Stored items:
Segment Open

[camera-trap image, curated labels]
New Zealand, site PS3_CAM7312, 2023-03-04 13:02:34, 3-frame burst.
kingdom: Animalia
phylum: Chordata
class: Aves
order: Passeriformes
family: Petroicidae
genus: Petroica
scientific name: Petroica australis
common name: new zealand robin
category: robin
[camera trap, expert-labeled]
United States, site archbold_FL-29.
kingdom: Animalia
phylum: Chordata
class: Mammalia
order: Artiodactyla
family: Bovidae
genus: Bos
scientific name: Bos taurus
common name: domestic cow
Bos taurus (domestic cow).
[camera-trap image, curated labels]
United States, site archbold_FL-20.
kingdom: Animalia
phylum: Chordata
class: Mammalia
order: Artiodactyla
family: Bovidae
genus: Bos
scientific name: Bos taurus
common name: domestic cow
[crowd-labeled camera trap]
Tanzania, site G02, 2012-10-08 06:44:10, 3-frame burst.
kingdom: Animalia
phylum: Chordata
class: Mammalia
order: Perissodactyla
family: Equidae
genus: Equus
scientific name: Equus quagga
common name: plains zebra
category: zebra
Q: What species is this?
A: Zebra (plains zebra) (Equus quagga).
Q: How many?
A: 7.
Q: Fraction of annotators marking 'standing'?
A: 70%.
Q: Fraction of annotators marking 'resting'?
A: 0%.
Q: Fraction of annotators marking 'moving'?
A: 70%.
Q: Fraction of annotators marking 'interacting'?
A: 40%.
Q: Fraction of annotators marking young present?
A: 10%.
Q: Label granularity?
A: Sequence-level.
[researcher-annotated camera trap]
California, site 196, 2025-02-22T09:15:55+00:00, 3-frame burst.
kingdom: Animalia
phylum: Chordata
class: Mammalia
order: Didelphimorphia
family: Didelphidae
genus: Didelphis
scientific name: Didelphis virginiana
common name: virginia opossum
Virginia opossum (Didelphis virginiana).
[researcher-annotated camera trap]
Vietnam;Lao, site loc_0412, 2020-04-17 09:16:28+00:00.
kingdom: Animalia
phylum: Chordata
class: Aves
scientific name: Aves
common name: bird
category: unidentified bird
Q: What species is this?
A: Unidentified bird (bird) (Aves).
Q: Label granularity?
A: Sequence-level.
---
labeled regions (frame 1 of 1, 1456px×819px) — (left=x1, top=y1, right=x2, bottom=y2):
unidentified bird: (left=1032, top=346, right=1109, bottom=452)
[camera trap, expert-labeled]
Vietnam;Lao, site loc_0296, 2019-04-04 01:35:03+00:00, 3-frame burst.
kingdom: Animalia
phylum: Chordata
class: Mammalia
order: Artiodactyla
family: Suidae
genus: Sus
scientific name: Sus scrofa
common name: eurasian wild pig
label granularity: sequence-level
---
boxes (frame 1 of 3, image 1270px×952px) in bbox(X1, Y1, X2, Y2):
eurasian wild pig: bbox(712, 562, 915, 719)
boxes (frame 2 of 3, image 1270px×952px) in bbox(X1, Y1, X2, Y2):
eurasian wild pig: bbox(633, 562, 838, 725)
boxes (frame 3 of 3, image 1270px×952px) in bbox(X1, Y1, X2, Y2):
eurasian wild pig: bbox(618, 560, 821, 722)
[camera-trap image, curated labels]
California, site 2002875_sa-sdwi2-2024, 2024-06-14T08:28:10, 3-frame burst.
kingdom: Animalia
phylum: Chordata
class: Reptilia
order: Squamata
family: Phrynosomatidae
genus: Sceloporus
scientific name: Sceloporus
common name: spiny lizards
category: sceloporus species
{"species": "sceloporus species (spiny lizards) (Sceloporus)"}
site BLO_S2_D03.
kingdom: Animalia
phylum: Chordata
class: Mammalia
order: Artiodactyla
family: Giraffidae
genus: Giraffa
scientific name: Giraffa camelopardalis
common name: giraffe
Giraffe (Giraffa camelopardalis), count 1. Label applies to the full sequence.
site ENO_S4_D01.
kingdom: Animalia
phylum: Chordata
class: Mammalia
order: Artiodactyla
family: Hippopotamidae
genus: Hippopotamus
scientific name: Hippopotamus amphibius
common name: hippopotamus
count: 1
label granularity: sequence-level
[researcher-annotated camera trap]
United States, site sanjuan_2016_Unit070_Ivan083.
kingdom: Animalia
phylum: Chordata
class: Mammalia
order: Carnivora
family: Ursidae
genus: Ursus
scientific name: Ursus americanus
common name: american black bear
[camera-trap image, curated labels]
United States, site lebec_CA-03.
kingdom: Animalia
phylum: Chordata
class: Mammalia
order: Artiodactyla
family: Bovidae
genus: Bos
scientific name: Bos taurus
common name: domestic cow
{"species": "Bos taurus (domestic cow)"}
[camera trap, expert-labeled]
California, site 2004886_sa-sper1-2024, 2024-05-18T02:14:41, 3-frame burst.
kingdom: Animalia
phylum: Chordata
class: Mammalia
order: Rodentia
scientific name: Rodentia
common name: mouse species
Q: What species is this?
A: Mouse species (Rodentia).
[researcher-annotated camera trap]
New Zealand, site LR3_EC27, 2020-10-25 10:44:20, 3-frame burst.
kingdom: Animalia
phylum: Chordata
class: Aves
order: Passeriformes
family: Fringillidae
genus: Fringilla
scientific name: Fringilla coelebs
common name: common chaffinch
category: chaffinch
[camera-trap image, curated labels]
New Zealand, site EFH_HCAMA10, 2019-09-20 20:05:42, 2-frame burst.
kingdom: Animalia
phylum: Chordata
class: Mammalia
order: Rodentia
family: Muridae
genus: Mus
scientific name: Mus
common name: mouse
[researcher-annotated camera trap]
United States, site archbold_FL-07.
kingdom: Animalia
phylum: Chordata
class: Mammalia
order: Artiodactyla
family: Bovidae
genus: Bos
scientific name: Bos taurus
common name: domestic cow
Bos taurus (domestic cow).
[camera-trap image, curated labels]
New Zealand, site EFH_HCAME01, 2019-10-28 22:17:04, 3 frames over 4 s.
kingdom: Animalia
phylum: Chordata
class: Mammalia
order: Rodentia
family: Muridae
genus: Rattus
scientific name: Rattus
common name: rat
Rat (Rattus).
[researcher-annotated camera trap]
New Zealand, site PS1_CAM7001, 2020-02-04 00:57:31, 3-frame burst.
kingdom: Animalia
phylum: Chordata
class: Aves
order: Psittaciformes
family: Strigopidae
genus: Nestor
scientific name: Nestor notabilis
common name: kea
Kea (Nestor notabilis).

Segment Closed

◆ **Problem to solve**:
Go through the records above and copy each line where "States" is found.

◆ **Result**:
United States, site archbold_FL-29.
United States, site archbold_FL-20.
United States, site sanjuan_2016_Unit070_Ivan083.
United States, site lebec_CA-03.
United States, site archbold_FL-07.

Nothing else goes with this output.